Work instructions
Each line below with the word "resting" needs to be copied.

Material provided

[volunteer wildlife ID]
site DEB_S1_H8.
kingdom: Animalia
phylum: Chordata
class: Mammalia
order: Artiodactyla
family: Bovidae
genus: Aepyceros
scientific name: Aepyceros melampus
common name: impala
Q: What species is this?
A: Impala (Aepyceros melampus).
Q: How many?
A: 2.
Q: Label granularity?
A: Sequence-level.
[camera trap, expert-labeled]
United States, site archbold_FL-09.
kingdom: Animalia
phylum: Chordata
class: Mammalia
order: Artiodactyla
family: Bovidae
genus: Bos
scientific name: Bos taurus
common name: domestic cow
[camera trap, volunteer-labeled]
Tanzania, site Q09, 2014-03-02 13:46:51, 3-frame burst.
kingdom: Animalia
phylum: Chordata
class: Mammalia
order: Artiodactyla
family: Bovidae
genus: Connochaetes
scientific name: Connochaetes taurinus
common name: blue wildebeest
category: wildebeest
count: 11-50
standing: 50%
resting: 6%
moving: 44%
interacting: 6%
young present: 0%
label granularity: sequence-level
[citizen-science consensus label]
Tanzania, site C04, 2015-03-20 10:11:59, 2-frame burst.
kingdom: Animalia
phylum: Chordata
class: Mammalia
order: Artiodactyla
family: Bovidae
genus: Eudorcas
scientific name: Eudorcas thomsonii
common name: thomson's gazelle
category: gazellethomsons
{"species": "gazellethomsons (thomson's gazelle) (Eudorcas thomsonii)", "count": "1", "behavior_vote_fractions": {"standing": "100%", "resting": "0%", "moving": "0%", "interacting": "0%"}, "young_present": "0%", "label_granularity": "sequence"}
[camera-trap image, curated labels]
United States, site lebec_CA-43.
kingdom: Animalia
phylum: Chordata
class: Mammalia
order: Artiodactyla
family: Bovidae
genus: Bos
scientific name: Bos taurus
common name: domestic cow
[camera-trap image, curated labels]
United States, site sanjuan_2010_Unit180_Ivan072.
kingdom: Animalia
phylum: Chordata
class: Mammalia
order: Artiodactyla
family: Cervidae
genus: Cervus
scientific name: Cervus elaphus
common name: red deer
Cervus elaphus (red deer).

Solution to the problem
resting: 6%
{"species": "gazellethomsons (thomson's gazelle) (Eudorcas thomsonii)", "count": "1", "behavior_vote_fractions": {"standing": "100%", "resting": "0%", "moving": "0%", "interacting": "0%"}, "young_present": "0%", "label_granularity": "sequence"}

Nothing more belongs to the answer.